Top of Input data

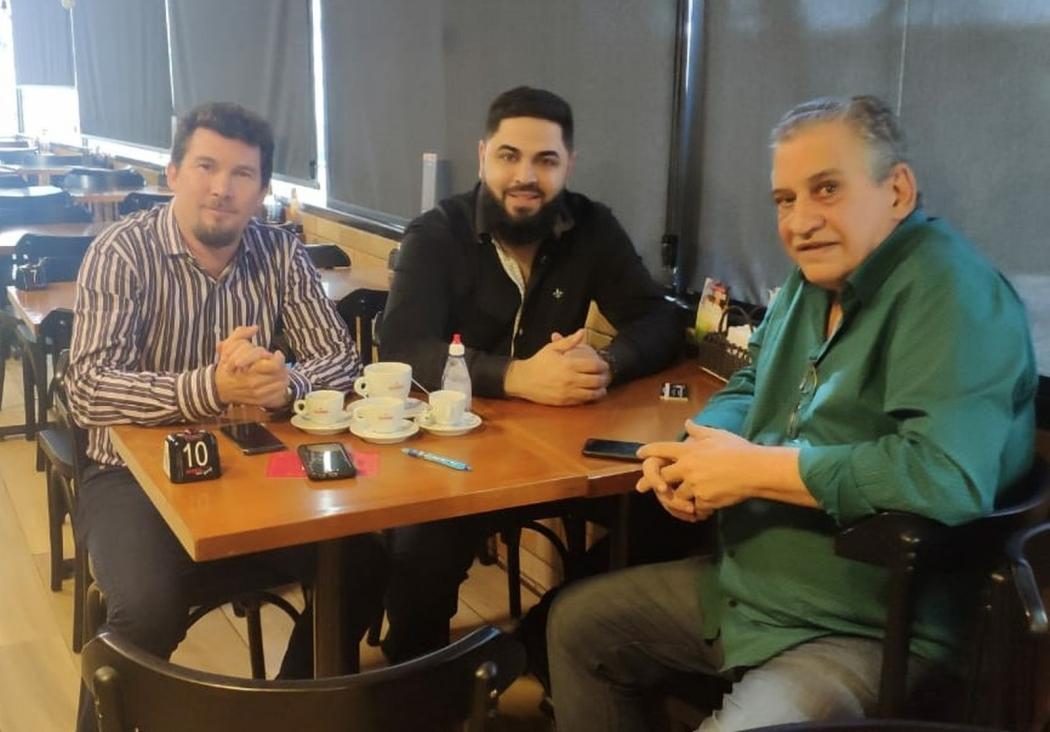 Enivaldo dos Anjos em almoço com o presidente Luciano Mendonça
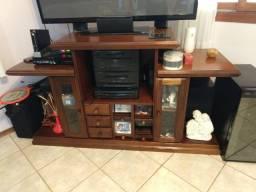 Conjunto de sofá, mesa de centro e um rack para tv, madeira maciça e super conservados!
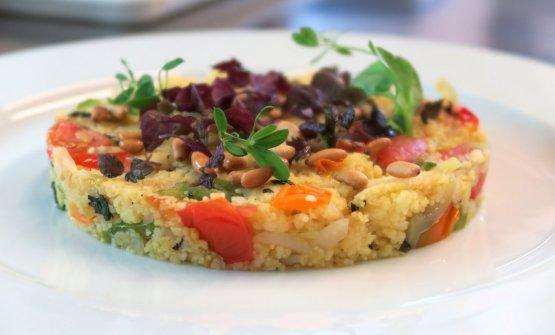 Il Cous cous di mais, senza glutine di Max Noacco, chef diAl Tiglio cucina naturale, ristorante vegano diMoruzzo (Udine) (foto del servizioaltiglioveg.it)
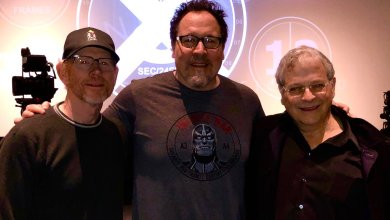 "Photo of Updated with hint! Ron Howard confirms Jon Favreau to voice an ""important alien"" in Solo: A Star Wars Story!"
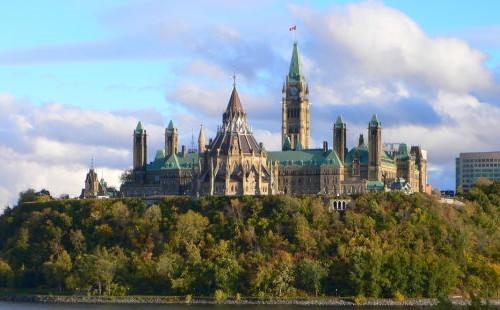 加拿大新移民终于有答案了,坐移民监还是入籍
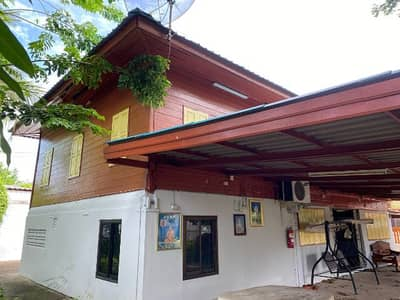 4 Bedroom Home for Sale in Mueang Sing Buri, Singburi - House with land
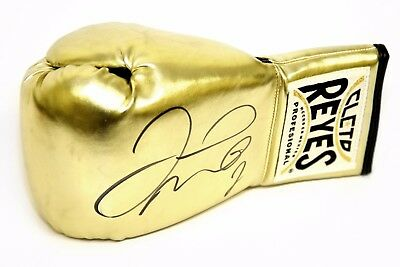New* Floyd Mayweather Hand Signed Gold Reyes Boxing Glove.Beckett Authentication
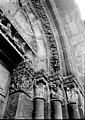 Eglise Saint-Michel - Portail ouest- chapiteaux et départs de voussures - Nantua - Médiathèque de l'architecture et du patrimoine - APMH00029590.jpg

Bottom of Input data

Work instruction: Please restate the material above line by line, exactly, beginning at its first line and ending with the line that contains "加拿大新移民终于有答案了,坐移民监还是入籍", without any pictures.

Answer to this exercise:
 Enivaldo dos Anjos em almoço com o presidente Luciano Mendonça
 Conjunto de sofá, mesa de centro e um rack para tv, madeira maciça e super conservados!
 Il Cous cous di mais, senza glutine di Max Noacco, chef diAl Tiglio cucina naturale, ristorante vegano diMoruzzo (Udine) (foto del servizioaltiglioveg.it)
 "Photo of Updated with hint! Ron Howard confirms Jon Favreau to voice an ""important alien"" in Solo: A Star Wars Story!"
 加拿大新移民终于有答案了,坐移民监还是入籍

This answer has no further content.